Mercy II

film 2 of 4

Quai des Orfevres

Film Review by Dean Duncan Mar 28, 2015

Children of Paradise gets all the credit, but why isn’t this considered the great celebration of the substance and insights and glorious consolations of French theatre? Henri-Georges Clouzot’s evocation of these spaces, this milieu, of the various stages and levels and theatrical crafts, is positively miraculous. That goes for the titular police address too, as well as all of the seeming peripherals (Jouvet’s Franco-African son!). Everything is so convincingly and authoritatively rendered! You’d expect that from France, of course, given Zola and naturalism and all. But just because it comes naturally, doesn’t mean it comes effortlessly. Really impressive, really admirable. (Same with the no end of crafty/artful cinematics going on.)
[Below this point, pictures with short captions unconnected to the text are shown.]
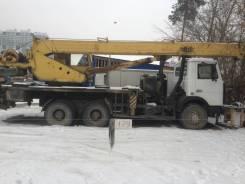 Машека КС-55727-1, 2008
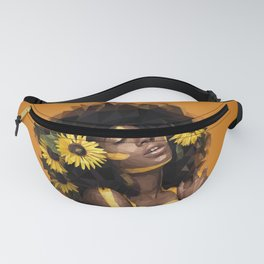 Sunflower Woman Fanny Pack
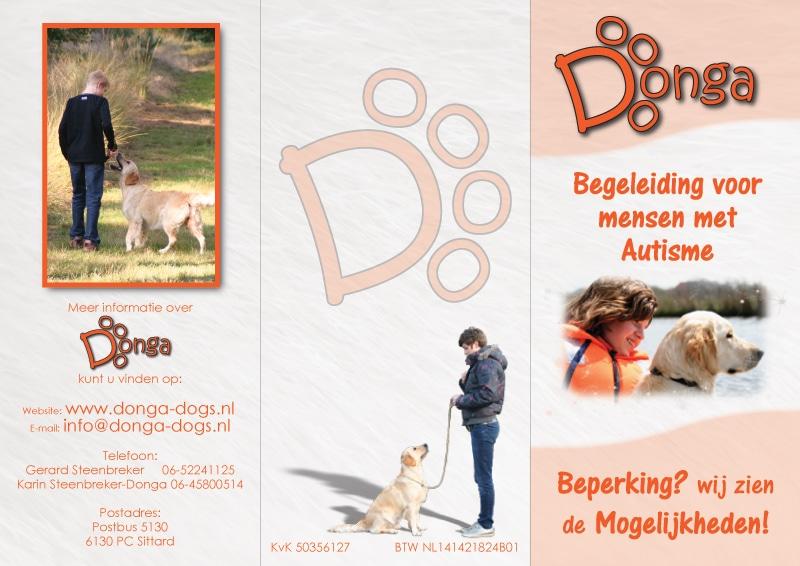 donga-dogs-drieluik-flyer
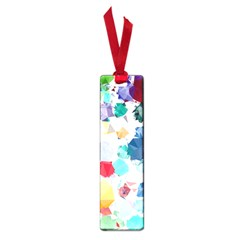 Colorful Diamonds Dream Small Book Marks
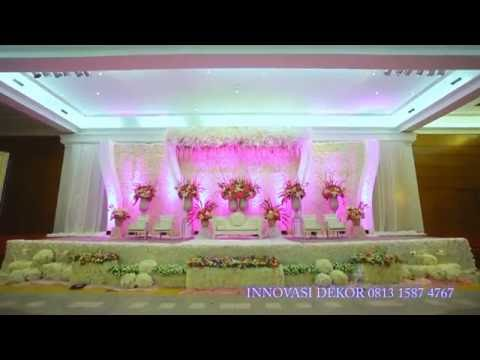 INNOVASI DEKOR WEDDING VENUE BEA CUKAI BY PASS JAKARTA TIMUR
Everyone knows that Clouzot is cinema’s arch-misanthropist. (Watch the interview in Criterion’s supplemental feature strain to make him admit it.) And it may be there was some hanky panky on the set, in the cruel-and-unusual sense. But the actual fruits of his labours here are all and only luminous, loving, charity-ridden. With the exception of the eye-popping Charles Dullin/Georges Brignon—sometimes you need a villain to get things going, or so characters can enter into plot and reveal themselves (cf. Jules Barry in Renoir’s Crime of M. Lange)—there’s no end of affection and pity for these characters. They aren’t indulged, nor are they condemned, though they’re very often in the wrong. They’re who and where they are, and the film just accepts it.

Why and how does this work? Inspector Antoine, as played by the furiously admirable Louis Jouvet, is the film’s moral compass. That means that he’s surrounded by/in the midst of a whole catalogue of good and bad and worse behaviour. France—he lives here. This also means that, a la Squire Allworthy in Tom Jones, the Inspector can punish the wrongdoing at the same time that he maintains a practically bottomless regard for the wrongdoer. His superb poverty-themed exchange with Jenny/Suzy suggests the sociological reasons for the wrong that people do. It’s France again—heredity and milieu, and which of us are above blame, or which of us could help it? But there’s more. Sorrow and loss have made this character compassionate. Sorrow and loss have proven that he won’t win, but also that he can’t quit. Whether this comes from Christ or Camus, it’s intensely and real-worldedly ethical.

Let’s also add that Jouvet has a similarly, though complicatedly—kicking dead bodies and all—moral counterpart in all this, which is the insistently uncaricatured homosexual photographer Dora Monier. More French crassness? Not if you follow through on your activist or religious impulses, or have friends who have transgressed, or parent attentively. The Inspector’s tender farewell to this woman makes a connection across what would seem an unbridgeable gulf. “When it comes to women, we’ll never have a chance.” When you think of it this little theatrical homage, this gallic policier is also quite legitimately a Pilgrim’s Progress. In a Clouzot film? Well, it seems that God makes wine for weddings too, and just generally works in mysterious ways.